Girişimlerin bankacılığı dönüştürdüğü bir diğer alan da veri güvenliği olarak gösterilebilir. Dolandırıcılığı engellemek için kullanılan sistemler kullanıcının alışılagelmiş davranışlarında farklılık gördüğünde finans kuruluşlarını harekete geçiriyor. Bu sistemin verimli olabilmesi için fintech girişimleri veri bilimine eğiliyor.
Girişimlerin bireysel bankacılık alanına getirdiği yeni kabiliyetler sayesinde daha fazla insan bankacılık uygulamalarına hayatlarında yer vermeyi düşünecektir.
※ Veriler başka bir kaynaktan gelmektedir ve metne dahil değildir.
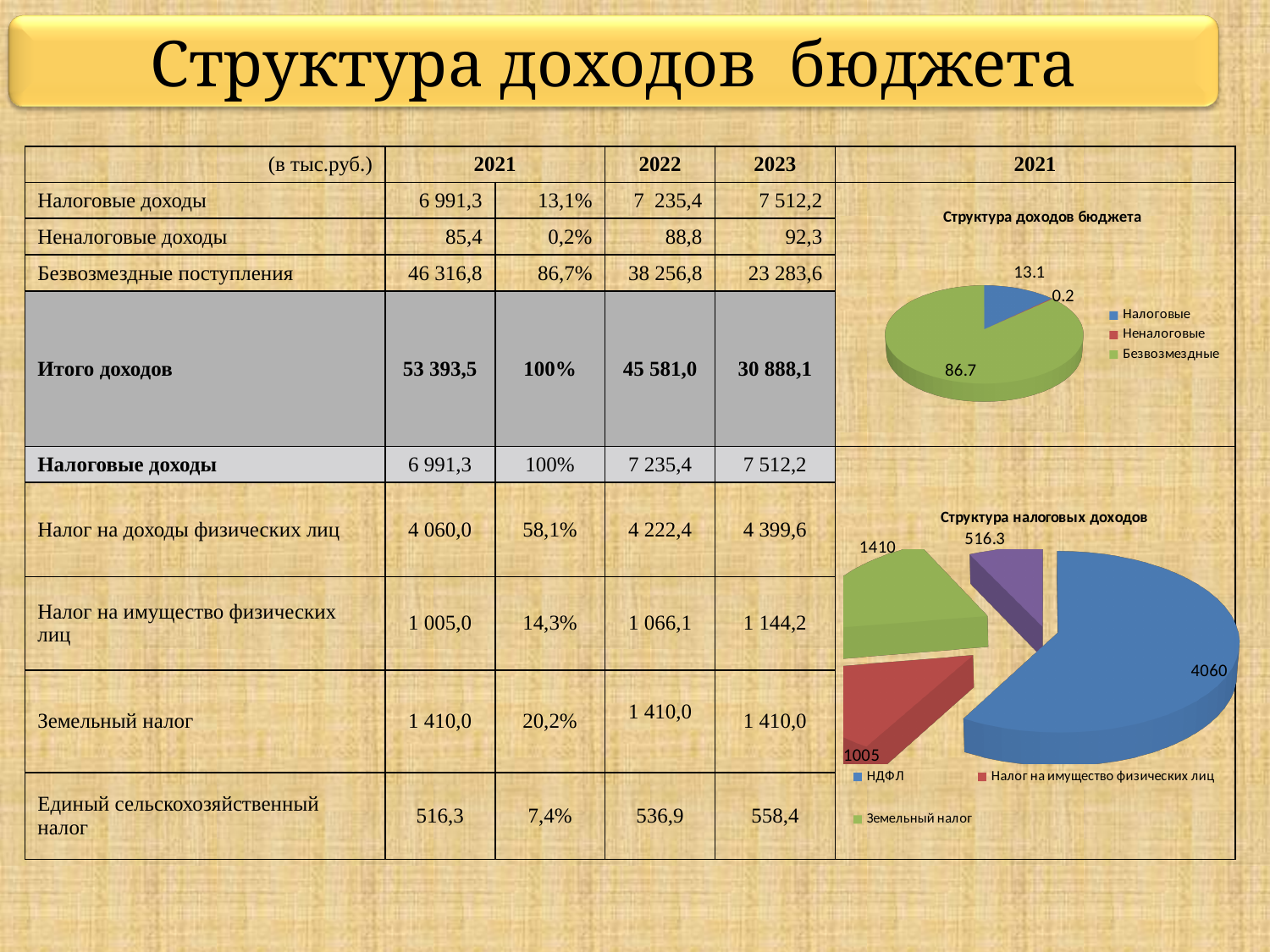
In the bottom chart 'Структура налоговых доходов', which is larger: Земельный налог or Налог на имущество физических лиц? Земельный налог What kind of chart is the top chart titled 'Структура доходов бюджета'? pie chart In the top chart 'Структура доходов бюджета', how many entries does the legend list? 3 In the bottom chart 'Структура налоговых доходов', what is the value shown for Земельный налог? 1410 In the top chart 'Структура доходов бюджета', which category has the smallest slice? Неналоговые In the bottom chart 'Структура налоговых доходов', which category has the largest slice? НДФЛ In the bottom chart 'Структура налоговых доходов', what is the value shown for НДФЛ? 4060 In the top chart 'Структура доходов бюджета', what is the difference between the values for Безвозмездные and Налоговые? 73.6 In the top chart 'Структура доходов бюджета', what is the value shown for Безвозмездные? 86.7 In the top chart 'Структура доходов бюджета', what is the value shown for Налоговые? 13.1 In the top chart 'Структура доходов бюджета', which category has the largest slice? Безвозмездные In the bottom chart 'Структура налоговых доходов', what is the value shown for Налог на имущество физических лиц? 1005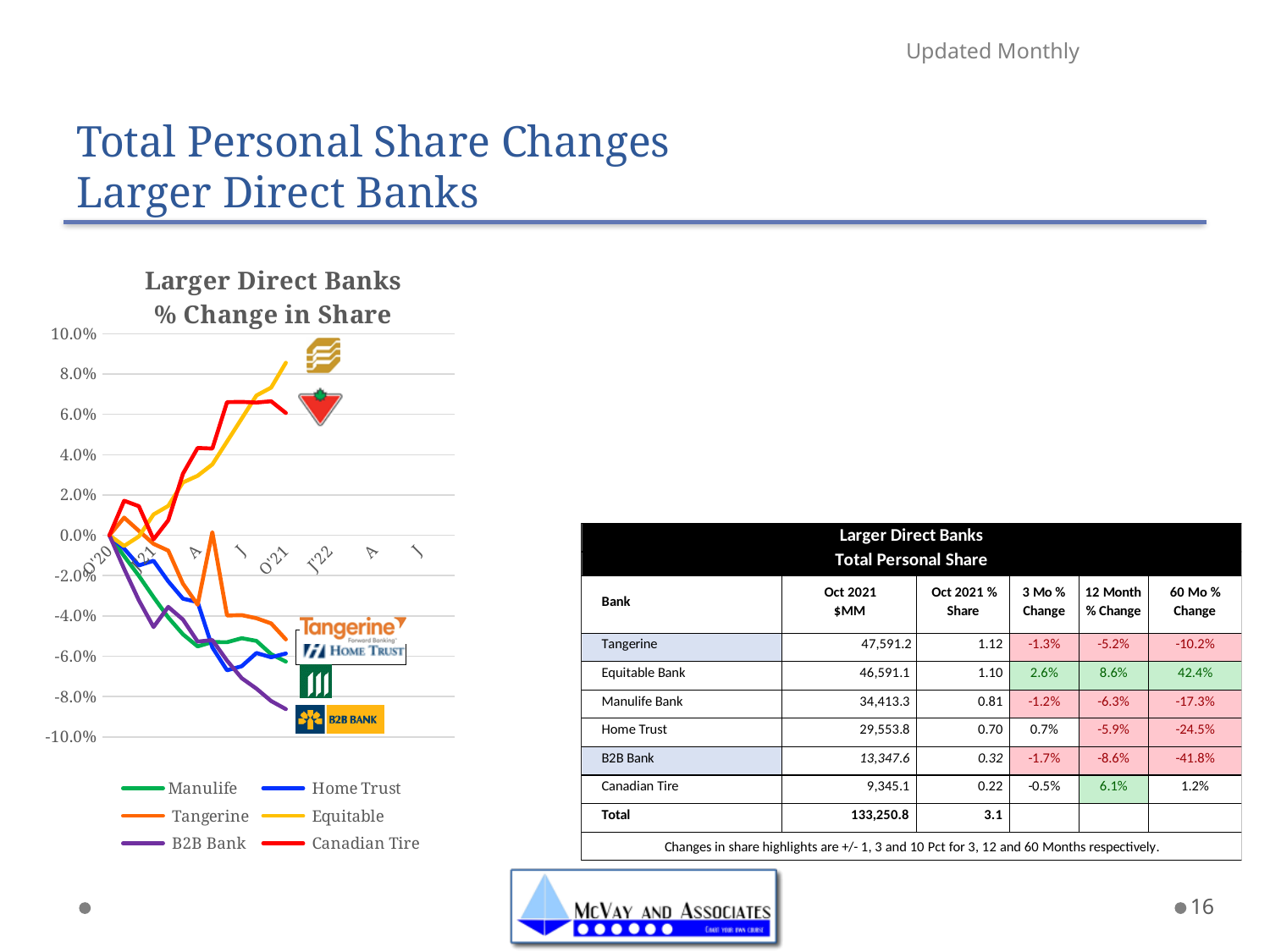
What is the title of the chart? Larger Direct Banks % Change in Share How many series does the chart legend list? 6 At the right end of the chart, which is lower, B2B Bank or Manulife? B2B Bank Which series has the lowest value at the right end of the chart? B2B Bank Is the final value for B2B Bank greater or less than -8.0%? less What kind of chart is shown on the slide? line chart Which series has the highest value at the right end of the chart? Equitable Is the final value for Tangerine greater or less than -4.0%? less At the right end of the chart, which is higher, Equitable or Canadian Tire? Equitable Does the B2B Bank line rise or fall from left to right across the chart? fall Is the final value for Equitable greater or less than 8.0%? greater Does the Equitable line rise or fall from left to right across the chart? rise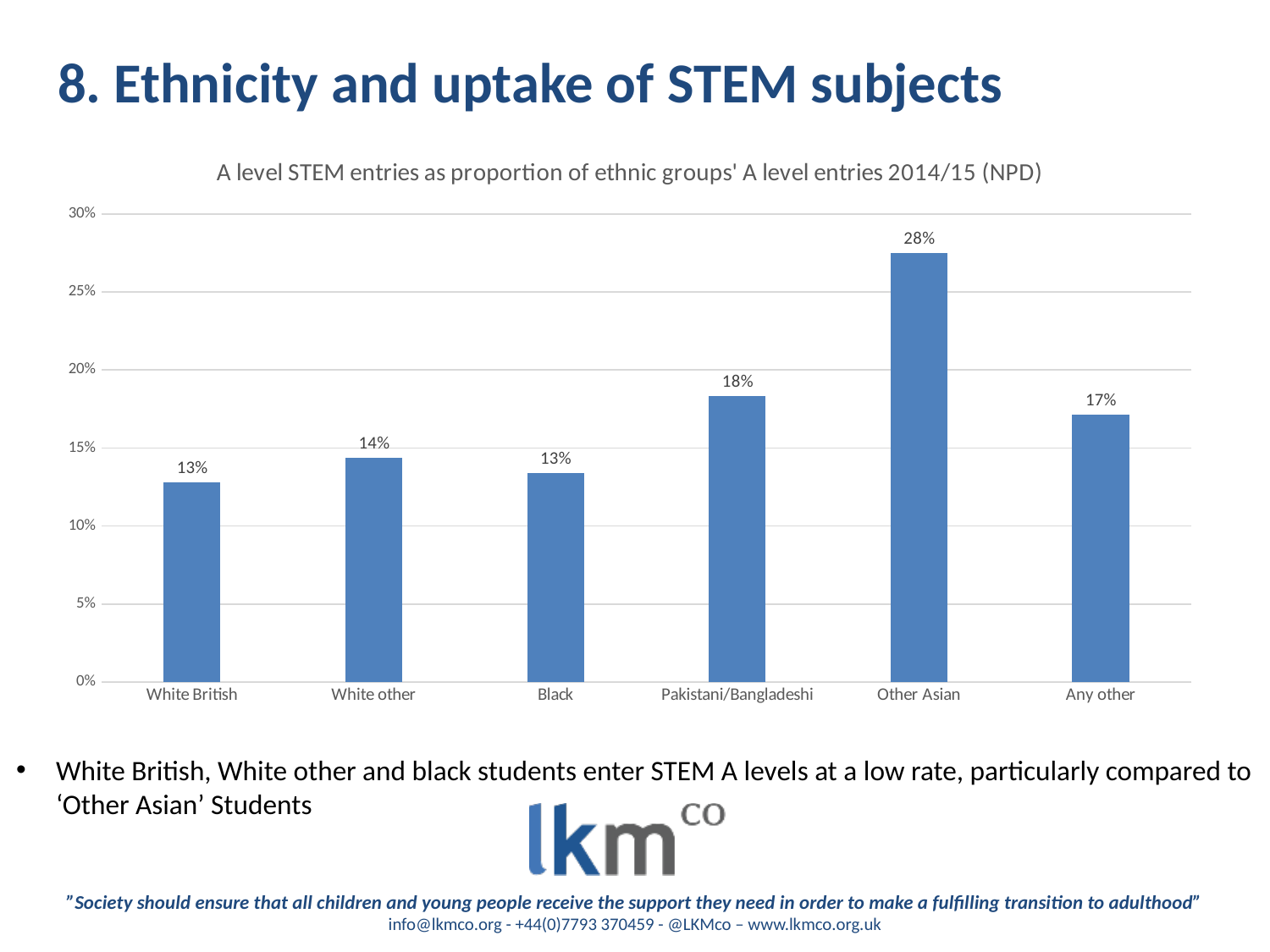
What is the value for White other? 14% What is the value for Pakistani/Bangladeshi? 18% Which ethnic group has the highest proportion of A level STEM entries? Other Asian Is the value for Other Asian greater or less than 25%? greater What is the value for Any other? 17% Which is larger, the value for Other Asian or the value for Pakistani/Bangladeshi? Other Asian What is the difference between the values for Pakistani/Bangladeshi and Any other? 1 percentage point What is the value for Other Asian? 28% What kind of chart is shown on the slide? Bar chart How many ethnic groups are shown on the chart? 6 Is the value for Black greater or less than 15%? less What is the difference between the values for Other Asian and White British? 15 percentage points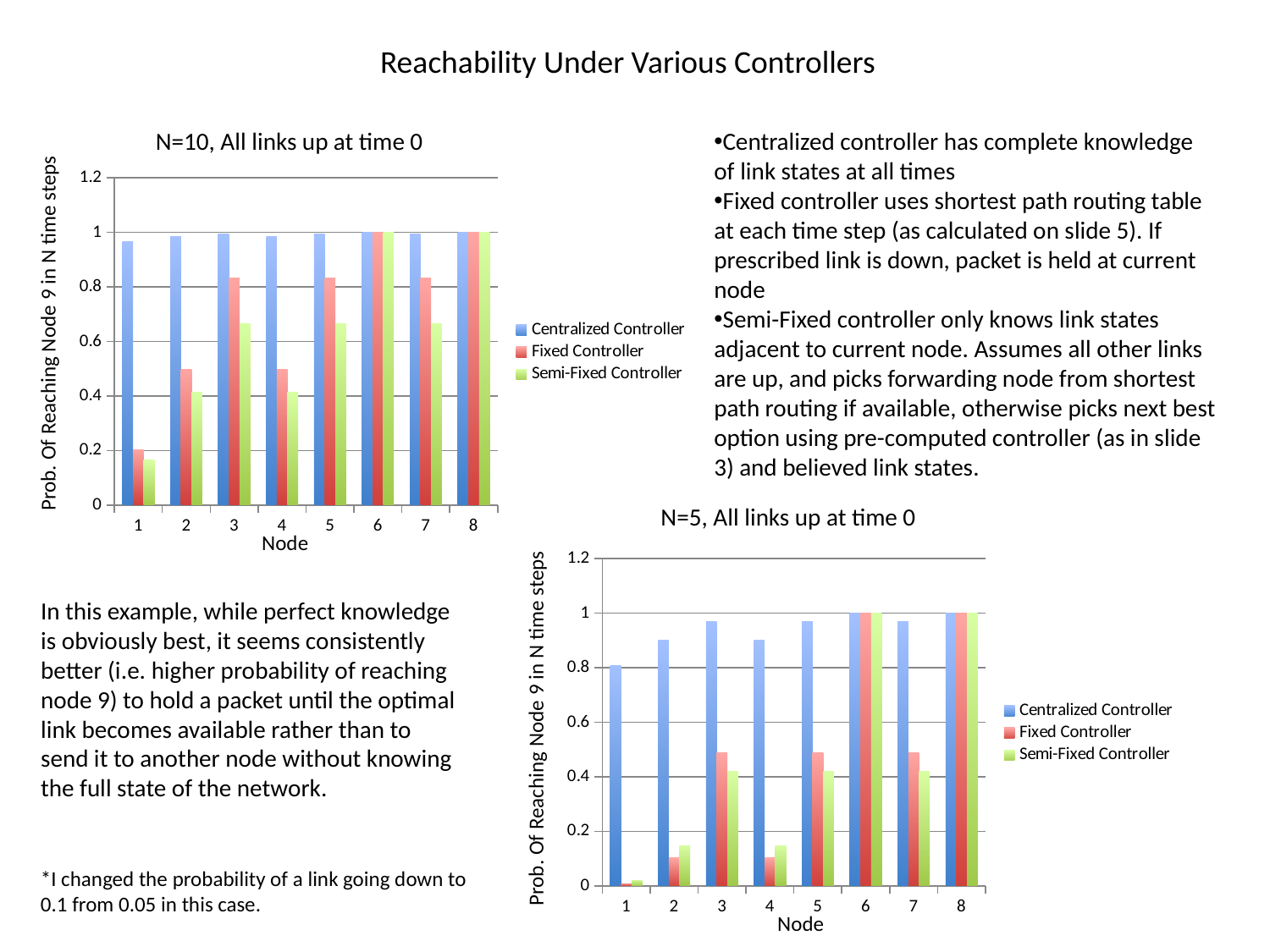
In the "N=10, All links up at time 0" chart, which node has the lowest Semi-Fixed Controller value? 1 In the "N=5, All links up at time 0" chart, is the Centralized Controller value for node 1 greater or less than 0.6? greater What is the y-axis label of the "N=5, All links up at time 0" chart? Prob. Of Reaching Node 9 in N time steps In the "N=10, All links up at time 0" chart, is the Fixed Controller value for node 1 greater or less than 0.4? less How many series does the legend of the "N=5, All links up at time 0" chart list? 3 In the "N=5, All links up at time 0" chart, is the Semi-Fixed Controller value for node 2 greater or less than 0.2? less In the "N=5, All links up at time 0" chart, which node has the lowest Centralized Controller value? 1 How many nodes are shown on the x axis of the "N=10, All links up at time 0" chart? 8 What kind of chart is the "N=10, All links up at time 0" chart? bar chart In the "N=5, All links up at time 0" chart, which series has the higher value for node 4: Fixed Controller or Semi-Fixed Controller? Semi-Fixed Controller In the "N=10, All links up at time 0" chart, which series has the higher value for node 3: Fixed Controller or Semi-Fixed Controller? Fixed Controller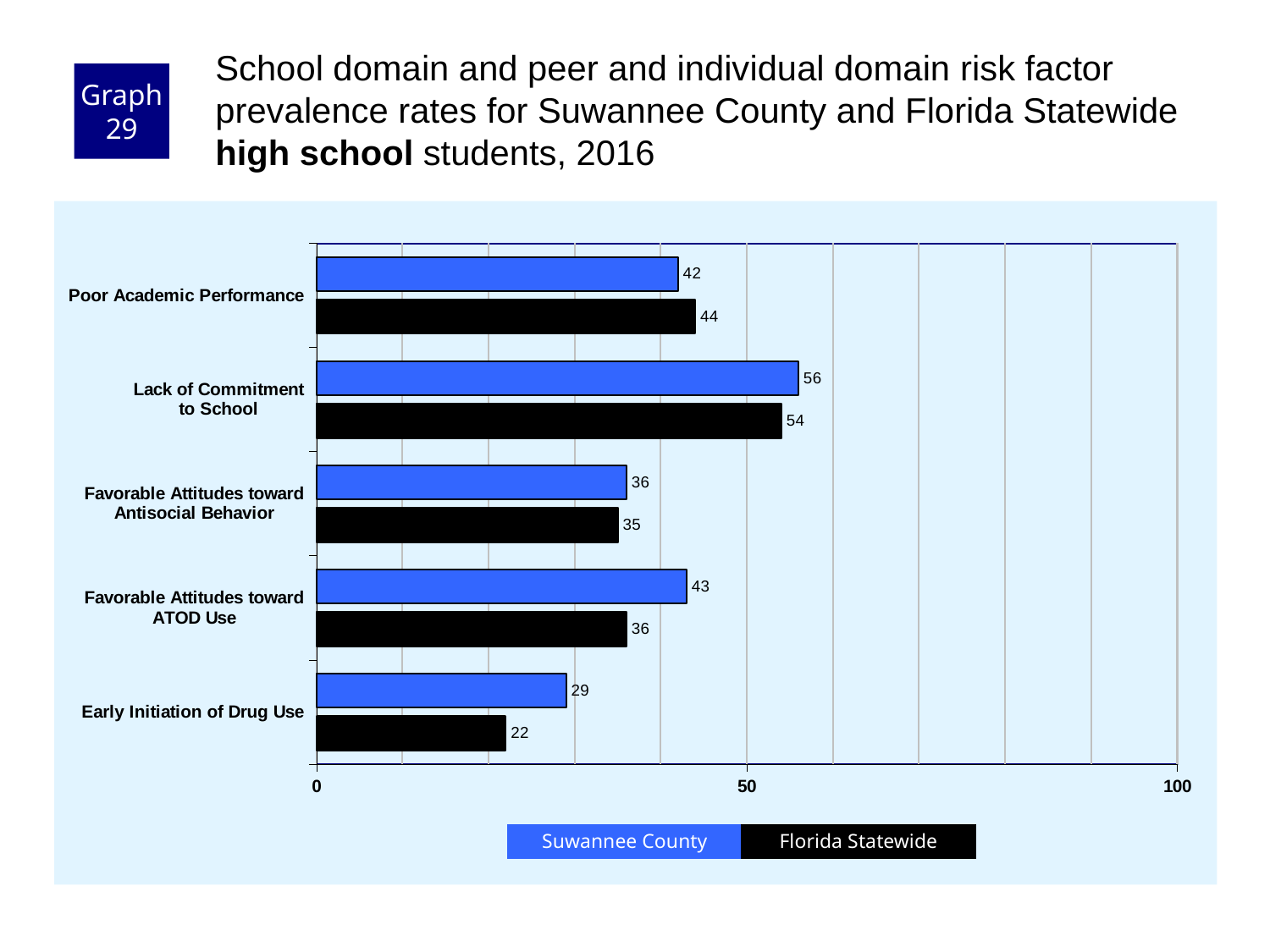
Is the Suwannee County value for Lack of Commitment to School greater or less than 50? greater What is the Florida Statewide value for Early Initiation of Drug Use? 22 What is the Florida Statewide value for Favorable Attitudes toward ATOD Use? 36 Which risk factor has the highest Suwannee County value? Lack of Commitment to School For Poor Academic Performance, which is larger: the Suwannee County value or the Florida Statewide value? Florida Statewide How many risk factors are shown on the chart? 5 What is the difference between the Suwannee County and Florida Statewide values for Early Initiation of Drug Use? 7 What kind of chart is shown on the slide? Bar chart What is the difference between the Suwannee County and Florida Statewide values for Favorable Attitudes toward ATOD Use? 7 What is the Suwannee County value for Lack of Commitment to School? 56 Which risk factor has the lowest Florida Statewide value? Early Initiation of Drug Use How many series does the legend list? 2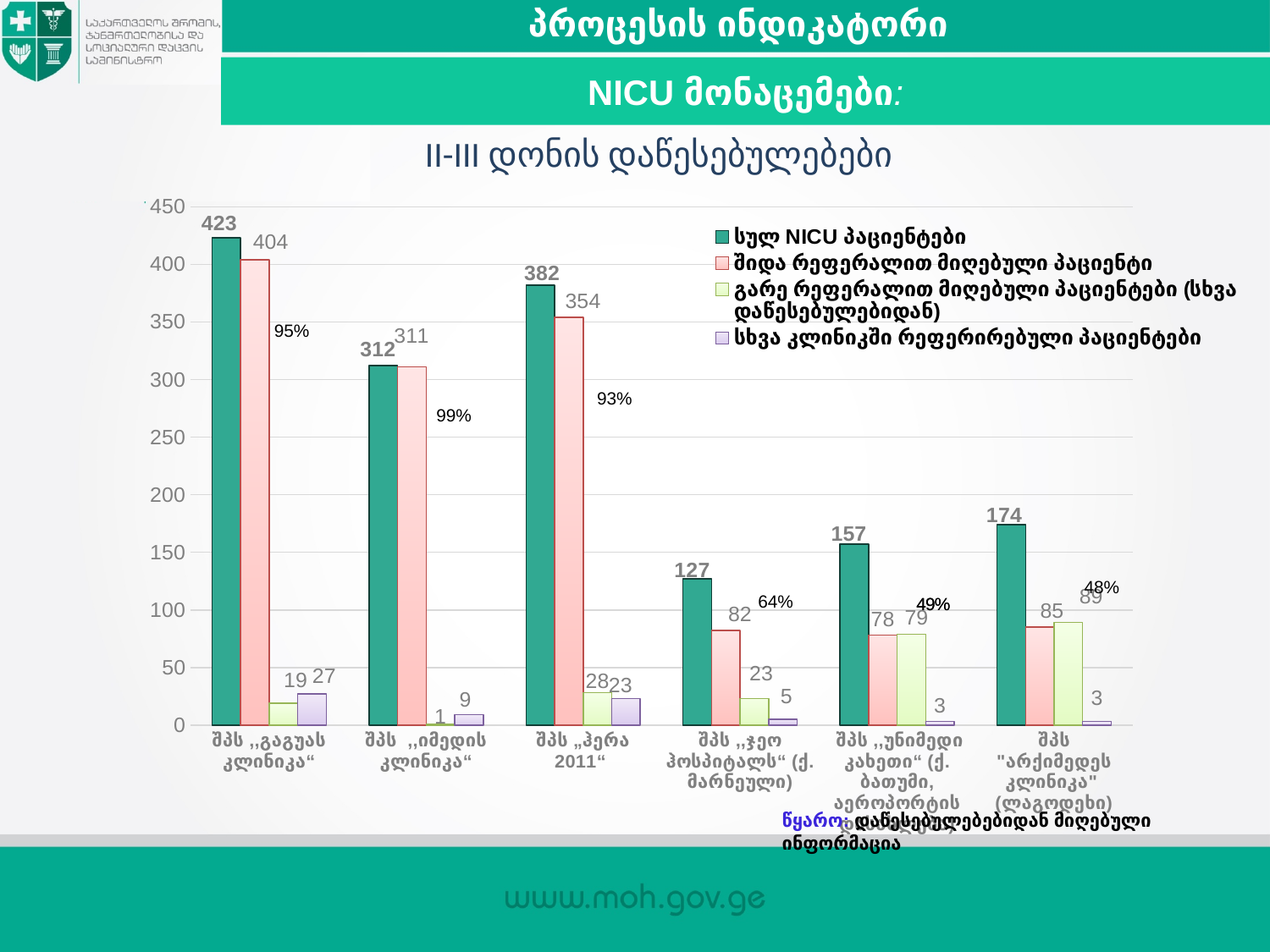
What is the difference between სულ NICU პაციენტები and შიდა რეფერალით მიღებული პაციენტი for შპს „ჯეო ჰოსპიტალს“? 45 How many series does the legend list? 4 Which clinic has the highest value for სულ NICU პაციენტები? შპს „გაგუას კლინიკა“ What is the value of გარე რეფერალით მიღებული პაციენტები for შპს „უნიმედი კახეთი“? 79 Which clinic has the lowest value for სულ NICU პაციენტები? შპს „ჯეო ჰოსპიტალს“ (ქ. მარნეული) What kind of chart is shown on the slide? Bar chart What is the value of შიდა რეფერალით მიღებული პაციენტი for შპს „პერა 2011“? 354 Which is larger for შპს „არქიმედეს კლინიკა“: შიდა რეფერალით მიღებული პაციენტი or გარე რეფერალით მიღებული პაციენტები? გარე რეფერალით მიღებული პაციენტები What percentage is printed above the bars for შპს „იმედის კლინიკა“? 99% What is the value of სხვა კლინიკაში რეფერირებული პაციენტები for შპს „იმედის კლინიკა“? 9 How many clinics (categories) are shown on the x axis? 6 What is the value of სულ NICU პაციენტები for შპს „გაგუას კლინიკა“? 423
Fintech odaklı yatırım şirketi Life.SREDA kurucularından Vladislav Solodkiy şöyle açıklıyor: “Yeni akım özellikle Asya’daki inovatif mobil bankacılık çözümleriyle yatırımcılar için büyük fırsatlar sunuyor. Simple, Moven ve Rocketbank ile yaptığımız çıkışlarda bu başarı görülebilir.
Bankalar hayatlarımızın ayrılmaz parçaları ve teknolojinin tetiklediği yeni kullanıcı davranışlarına yanıt verebilmek için yenilikçi kalmak zorundalar. Mobil bankalar yakın bir gelecekte köklü finans kuruluşlarına rakip olamayacaklardır fakat yenilik temposuna ayak uyduramayan devlerin ciddi darbeler alacakları zamanlar ufukta görülüyor. Başarılı kalmak isteyen finans kuruluşları gelecek dönemlerde fintech girişimleri ile işbirliklerini artıracak ve zincirleme satın almalar gerçekleştirmeye başlayacak. Tıpkı diğer endüstrilerde de olacağı gibi…
Günün sonunda, bireysel bankacılık yarışının kazananları müşterisinin dijital yaşam tarzına uyum sağlayabilenler olacak.